2. This transaction is to report the satisfaction of income tax withholding obligations. On October 4, 2007, the Company granted 24,000 restricted shares under the Company's Management Long Term Incentive Program. One-third of the Restricted Shares shall vest on each of February 27, 2009, February 26, 2010 and February 28, 2011, but only if certain performance targets are met. 2,949 of the 8,000 shares that vested in February 27, 2009 were sold pursuant to a trading plan established under Rule 10b5-1 to cover withholding taxes due upon vesting. The holdings are net of shares previously withheld, or sold under a Rule 10b5-1 trading plan, to cover withholding taxes.

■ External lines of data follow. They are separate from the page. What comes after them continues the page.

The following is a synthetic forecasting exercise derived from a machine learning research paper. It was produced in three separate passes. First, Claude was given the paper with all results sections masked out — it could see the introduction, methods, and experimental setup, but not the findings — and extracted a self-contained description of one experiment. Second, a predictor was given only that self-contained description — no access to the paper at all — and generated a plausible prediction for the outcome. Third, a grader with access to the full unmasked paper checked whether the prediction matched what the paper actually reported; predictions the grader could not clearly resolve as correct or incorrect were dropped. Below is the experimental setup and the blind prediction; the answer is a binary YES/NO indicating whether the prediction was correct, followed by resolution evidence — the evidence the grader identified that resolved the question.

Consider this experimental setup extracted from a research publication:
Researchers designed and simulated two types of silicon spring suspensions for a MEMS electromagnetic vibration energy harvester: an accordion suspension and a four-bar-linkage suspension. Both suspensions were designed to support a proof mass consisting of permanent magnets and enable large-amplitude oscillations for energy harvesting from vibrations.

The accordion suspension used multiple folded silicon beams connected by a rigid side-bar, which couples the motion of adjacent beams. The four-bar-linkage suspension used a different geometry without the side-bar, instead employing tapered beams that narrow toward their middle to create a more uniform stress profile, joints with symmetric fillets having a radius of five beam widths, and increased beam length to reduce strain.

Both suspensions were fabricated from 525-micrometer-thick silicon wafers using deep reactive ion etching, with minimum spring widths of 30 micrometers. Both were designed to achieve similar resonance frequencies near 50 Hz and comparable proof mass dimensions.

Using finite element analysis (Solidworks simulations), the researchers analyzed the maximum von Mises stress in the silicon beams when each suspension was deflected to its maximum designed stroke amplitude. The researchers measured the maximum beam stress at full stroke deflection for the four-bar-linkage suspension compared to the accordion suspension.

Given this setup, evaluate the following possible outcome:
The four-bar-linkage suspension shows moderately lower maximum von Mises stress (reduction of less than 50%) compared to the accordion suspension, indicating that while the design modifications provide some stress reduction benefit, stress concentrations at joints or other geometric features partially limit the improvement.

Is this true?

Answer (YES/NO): NO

3. On December 15, 2008, the Company granted 30,000 performance shares under the Company's Management Long Term Incentive Program, which represent the right to receive shares contingent upon the achievement of one or more performance measures. Shares that are earned upon the attainment of applicable performance targets shall vest on February 29, 2012. The ultimate number of shares is subject to adjustment based on actual peformance.
4. Represents the number of shares attributable to the reporting person's participation in the Company Stock Fund option of the GrafTech International Savings Plan.
5. Represents obligations whose value is based on the Common Stock through a contribution, exempt pursuant to Rule 16b-3(c), under the Company's Compensation Deferral Program. The reporting person disclaims beneficial ownership of these securities.
6. All such options have fully vested.
Remarks:
/s/Craig S. Shular, Attorney-in-Fact for Petrus J. Barnard 03/05/2009
** Signature of Reporting Person Date
Reminder: Report on a separate line for each class of securities beneficially owned directly or indirectly.
* If the form is filed by more than one reporting person, see Instruction 4 (b)(v).
** Intentional misstatements or omissions of facts constitute Federal Criminal Violations See 18 U.S.C. 1001 and 15 U.S.C. 78ff(a).